-- START OF Source material --
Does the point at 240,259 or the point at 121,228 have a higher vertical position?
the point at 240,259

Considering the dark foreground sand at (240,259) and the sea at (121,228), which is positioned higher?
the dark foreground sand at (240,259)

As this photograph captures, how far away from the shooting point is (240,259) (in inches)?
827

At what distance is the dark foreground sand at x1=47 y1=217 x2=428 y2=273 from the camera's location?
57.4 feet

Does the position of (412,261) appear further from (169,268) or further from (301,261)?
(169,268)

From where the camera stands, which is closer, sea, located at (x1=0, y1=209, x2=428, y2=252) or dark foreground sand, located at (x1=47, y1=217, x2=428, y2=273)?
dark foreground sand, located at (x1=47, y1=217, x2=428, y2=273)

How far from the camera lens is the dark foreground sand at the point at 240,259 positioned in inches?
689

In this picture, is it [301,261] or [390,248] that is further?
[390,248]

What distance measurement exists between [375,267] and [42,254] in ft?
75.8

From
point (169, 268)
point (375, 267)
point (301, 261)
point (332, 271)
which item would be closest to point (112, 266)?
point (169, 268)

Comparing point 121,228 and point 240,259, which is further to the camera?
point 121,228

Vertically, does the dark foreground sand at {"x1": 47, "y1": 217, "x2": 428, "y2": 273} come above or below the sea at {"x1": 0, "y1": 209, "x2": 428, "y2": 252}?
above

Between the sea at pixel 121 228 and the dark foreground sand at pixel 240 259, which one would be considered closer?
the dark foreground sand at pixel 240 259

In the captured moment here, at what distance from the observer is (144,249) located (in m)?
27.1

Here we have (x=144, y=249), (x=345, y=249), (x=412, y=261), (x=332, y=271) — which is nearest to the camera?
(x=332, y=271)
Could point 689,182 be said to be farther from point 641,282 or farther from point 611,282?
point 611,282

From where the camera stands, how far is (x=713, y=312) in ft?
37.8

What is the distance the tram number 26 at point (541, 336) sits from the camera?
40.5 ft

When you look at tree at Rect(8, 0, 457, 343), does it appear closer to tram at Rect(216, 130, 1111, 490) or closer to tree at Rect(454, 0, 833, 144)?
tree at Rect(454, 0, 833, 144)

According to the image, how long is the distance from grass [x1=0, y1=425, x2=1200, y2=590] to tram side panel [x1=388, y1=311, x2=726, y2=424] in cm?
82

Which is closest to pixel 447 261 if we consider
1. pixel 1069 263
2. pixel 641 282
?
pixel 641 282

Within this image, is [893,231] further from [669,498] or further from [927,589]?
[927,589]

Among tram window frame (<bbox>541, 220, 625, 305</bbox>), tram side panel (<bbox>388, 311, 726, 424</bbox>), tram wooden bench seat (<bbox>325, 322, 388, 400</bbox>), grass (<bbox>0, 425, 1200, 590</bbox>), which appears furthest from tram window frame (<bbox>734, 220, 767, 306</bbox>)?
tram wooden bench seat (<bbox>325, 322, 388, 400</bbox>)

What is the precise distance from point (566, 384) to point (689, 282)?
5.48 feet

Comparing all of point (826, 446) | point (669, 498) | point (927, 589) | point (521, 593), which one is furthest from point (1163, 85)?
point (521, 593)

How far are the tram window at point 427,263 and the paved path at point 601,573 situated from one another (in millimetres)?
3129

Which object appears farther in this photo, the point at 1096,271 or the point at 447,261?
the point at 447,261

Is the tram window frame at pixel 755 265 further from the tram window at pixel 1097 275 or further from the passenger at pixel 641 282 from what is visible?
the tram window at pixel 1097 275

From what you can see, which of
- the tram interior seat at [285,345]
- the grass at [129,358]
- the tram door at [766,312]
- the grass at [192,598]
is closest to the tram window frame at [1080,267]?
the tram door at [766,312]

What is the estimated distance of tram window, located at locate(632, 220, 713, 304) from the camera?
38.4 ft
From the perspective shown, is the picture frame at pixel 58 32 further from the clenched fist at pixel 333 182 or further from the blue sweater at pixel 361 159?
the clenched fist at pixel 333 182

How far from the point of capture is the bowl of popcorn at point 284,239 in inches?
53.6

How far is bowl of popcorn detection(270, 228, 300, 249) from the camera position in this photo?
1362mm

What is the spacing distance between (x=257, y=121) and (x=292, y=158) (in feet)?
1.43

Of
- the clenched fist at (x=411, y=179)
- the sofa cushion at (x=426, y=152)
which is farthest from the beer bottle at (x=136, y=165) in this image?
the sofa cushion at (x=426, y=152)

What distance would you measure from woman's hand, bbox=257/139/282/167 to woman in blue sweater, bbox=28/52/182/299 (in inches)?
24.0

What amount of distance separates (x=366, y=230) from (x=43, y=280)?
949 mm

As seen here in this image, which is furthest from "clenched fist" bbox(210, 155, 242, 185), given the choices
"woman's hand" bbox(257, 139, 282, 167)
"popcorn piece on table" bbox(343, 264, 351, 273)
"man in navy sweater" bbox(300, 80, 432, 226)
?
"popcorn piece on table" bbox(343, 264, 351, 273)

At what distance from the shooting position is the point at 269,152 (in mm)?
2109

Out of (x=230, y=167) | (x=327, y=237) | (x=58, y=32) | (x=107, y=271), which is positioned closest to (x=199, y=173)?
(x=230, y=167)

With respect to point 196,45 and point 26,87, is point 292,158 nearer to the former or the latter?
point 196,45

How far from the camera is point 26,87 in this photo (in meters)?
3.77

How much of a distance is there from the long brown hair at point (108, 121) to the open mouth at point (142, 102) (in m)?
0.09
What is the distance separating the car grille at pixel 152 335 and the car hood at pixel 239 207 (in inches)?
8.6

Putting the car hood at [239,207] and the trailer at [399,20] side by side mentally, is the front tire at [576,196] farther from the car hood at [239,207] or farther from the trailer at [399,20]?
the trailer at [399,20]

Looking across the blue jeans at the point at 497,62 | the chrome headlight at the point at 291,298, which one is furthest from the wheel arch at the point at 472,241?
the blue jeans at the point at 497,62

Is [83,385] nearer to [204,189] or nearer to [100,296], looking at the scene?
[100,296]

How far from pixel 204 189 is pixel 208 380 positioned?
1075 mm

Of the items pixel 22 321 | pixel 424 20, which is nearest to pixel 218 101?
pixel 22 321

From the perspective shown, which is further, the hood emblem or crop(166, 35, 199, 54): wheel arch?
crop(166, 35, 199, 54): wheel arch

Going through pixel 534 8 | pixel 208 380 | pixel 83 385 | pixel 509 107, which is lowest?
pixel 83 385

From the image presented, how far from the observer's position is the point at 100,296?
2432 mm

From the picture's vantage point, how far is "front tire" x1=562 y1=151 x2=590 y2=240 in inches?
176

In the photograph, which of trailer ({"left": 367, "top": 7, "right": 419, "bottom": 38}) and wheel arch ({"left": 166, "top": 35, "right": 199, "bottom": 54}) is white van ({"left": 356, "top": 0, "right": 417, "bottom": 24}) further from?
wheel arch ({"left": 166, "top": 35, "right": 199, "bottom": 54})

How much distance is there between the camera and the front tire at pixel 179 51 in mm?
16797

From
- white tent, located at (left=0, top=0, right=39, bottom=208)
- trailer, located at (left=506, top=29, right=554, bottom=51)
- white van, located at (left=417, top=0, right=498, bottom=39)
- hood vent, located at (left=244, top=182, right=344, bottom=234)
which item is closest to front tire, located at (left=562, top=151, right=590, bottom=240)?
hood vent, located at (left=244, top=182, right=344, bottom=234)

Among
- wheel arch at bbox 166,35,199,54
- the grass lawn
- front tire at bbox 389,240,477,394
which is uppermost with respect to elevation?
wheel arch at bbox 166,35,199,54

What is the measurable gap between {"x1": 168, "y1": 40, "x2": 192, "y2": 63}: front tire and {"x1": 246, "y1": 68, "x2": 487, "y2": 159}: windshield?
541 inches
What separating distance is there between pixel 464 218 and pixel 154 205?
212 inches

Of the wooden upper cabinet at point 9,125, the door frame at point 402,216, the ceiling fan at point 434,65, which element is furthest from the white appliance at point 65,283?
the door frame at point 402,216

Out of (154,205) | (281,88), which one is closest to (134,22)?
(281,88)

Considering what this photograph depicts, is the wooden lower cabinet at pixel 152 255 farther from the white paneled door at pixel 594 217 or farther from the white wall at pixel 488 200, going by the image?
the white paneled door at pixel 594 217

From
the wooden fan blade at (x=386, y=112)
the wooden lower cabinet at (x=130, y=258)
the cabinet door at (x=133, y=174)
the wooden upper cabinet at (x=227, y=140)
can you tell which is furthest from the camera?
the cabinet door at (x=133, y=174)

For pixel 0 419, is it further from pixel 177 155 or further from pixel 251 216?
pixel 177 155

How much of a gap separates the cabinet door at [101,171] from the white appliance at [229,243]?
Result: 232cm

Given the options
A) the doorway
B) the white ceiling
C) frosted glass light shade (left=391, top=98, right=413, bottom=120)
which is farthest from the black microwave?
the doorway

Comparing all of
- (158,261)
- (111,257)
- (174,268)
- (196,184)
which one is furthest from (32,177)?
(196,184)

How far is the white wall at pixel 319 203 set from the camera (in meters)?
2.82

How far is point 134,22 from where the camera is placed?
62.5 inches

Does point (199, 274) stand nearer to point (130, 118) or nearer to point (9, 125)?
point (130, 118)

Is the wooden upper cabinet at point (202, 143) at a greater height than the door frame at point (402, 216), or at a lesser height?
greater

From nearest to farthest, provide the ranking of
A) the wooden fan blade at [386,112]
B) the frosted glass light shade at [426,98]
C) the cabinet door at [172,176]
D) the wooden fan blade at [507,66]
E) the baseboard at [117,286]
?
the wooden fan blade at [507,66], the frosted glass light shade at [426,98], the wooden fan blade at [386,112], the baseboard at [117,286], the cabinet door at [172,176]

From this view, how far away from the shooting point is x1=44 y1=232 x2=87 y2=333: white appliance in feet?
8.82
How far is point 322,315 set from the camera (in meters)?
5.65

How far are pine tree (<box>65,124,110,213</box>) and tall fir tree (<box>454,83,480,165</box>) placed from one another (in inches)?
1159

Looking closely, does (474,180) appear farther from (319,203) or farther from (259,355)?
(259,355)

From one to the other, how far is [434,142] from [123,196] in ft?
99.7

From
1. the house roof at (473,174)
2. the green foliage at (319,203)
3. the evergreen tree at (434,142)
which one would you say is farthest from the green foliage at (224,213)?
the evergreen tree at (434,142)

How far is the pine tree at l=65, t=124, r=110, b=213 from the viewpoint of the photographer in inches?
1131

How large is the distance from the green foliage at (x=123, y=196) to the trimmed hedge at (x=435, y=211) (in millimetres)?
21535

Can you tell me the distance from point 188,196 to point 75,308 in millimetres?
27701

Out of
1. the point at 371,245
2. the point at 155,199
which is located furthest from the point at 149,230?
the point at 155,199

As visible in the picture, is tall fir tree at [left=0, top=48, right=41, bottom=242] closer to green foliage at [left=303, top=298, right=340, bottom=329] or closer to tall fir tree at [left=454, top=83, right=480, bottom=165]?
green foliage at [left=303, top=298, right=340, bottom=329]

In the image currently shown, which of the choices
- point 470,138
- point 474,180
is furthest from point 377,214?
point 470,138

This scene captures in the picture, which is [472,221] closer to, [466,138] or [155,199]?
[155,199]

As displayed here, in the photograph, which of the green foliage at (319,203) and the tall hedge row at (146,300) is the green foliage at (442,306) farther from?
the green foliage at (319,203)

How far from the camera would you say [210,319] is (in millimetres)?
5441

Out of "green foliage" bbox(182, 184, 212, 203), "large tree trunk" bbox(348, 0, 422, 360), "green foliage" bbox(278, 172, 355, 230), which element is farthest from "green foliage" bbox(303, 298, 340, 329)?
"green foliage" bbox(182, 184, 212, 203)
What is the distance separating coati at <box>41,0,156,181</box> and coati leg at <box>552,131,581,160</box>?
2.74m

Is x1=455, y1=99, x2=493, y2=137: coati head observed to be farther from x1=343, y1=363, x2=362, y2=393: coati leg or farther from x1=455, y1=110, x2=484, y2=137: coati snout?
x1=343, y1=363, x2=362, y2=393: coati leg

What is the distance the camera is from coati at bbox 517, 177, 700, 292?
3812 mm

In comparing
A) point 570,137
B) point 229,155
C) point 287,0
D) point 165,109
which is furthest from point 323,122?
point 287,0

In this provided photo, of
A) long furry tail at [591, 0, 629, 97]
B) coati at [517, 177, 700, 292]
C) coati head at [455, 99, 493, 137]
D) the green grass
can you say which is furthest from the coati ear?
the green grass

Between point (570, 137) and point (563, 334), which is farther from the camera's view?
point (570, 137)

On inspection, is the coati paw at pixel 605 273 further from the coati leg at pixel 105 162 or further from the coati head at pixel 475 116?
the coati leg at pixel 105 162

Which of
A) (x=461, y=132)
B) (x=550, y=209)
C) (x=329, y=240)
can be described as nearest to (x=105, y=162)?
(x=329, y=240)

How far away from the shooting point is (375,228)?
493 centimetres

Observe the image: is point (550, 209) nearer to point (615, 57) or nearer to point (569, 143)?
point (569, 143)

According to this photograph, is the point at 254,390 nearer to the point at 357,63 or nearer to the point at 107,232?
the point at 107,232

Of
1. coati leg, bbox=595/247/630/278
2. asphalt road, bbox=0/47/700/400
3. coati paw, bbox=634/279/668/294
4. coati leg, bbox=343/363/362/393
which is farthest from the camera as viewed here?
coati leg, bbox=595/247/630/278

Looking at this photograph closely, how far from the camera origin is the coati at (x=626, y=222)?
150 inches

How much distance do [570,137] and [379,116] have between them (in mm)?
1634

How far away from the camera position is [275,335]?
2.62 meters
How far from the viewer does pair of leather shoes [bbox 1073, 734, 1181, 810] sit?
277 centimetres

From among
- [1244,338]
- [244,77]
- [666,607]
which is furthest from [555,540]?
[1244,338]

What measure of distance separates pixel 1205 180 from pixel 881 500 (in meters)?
-- END OF Source material --
• **The task**
Keep only the lines from the one containing "On inspection, is" to the end of the entries, and repeat them exactly.

• **Answer**
On inspection, is the coati paw at pixel 605 273 further from the coati leg at pixel 105 162 or further from the coati head at pixel 475 116?
the coati leg at pixel 105 162

Which of
A) (x=461, y=132)
B) (x=550, y=209)
C) (x=329, y=240)
can be described as nearest to (x=105, y=162)?
(x=329, y=240)

How far away from the shooting point is (375,228)?
493 centimetres

Observe the image: is point (550, 209) nearer to point (615, 57) or nearer to point (569, 143)?
point (569, 143)

According to this photograph, is the point at 254,390 nearer to the point at 357,63 or nearer to the point at 107,232?
the point at 107,232

Of
1. coati leg, bbox=595/247/630/278
2. asphalt road, bbox=0/47/700/400
3. coati paw, bbox=634/279/668/294
4. coati leg, bbox=343/363/362/393
which is farthest from the camera as viewed here?
coati leg, bbox=595/247/630/278

Looking at this photograph closely, how far from the camera origin is the coati at (x=626, y=222)?
150 inches

How much distance do [570,137] and [379,116] have between them (in mm)?
1634

How far away from the camera position is [275,335]?
2.62 meters
How far from the viewer does pair of leather shoes [bbox 1073, 734, 1181, 810] sit?
277 centimetres

From among
- [1244,338]
- [244,77]
- [666,607]
which is furthest from [555,540]?
[1244,338]

What measure of distance separates pixel 1205 180 from pixel 881 500 (in meters)?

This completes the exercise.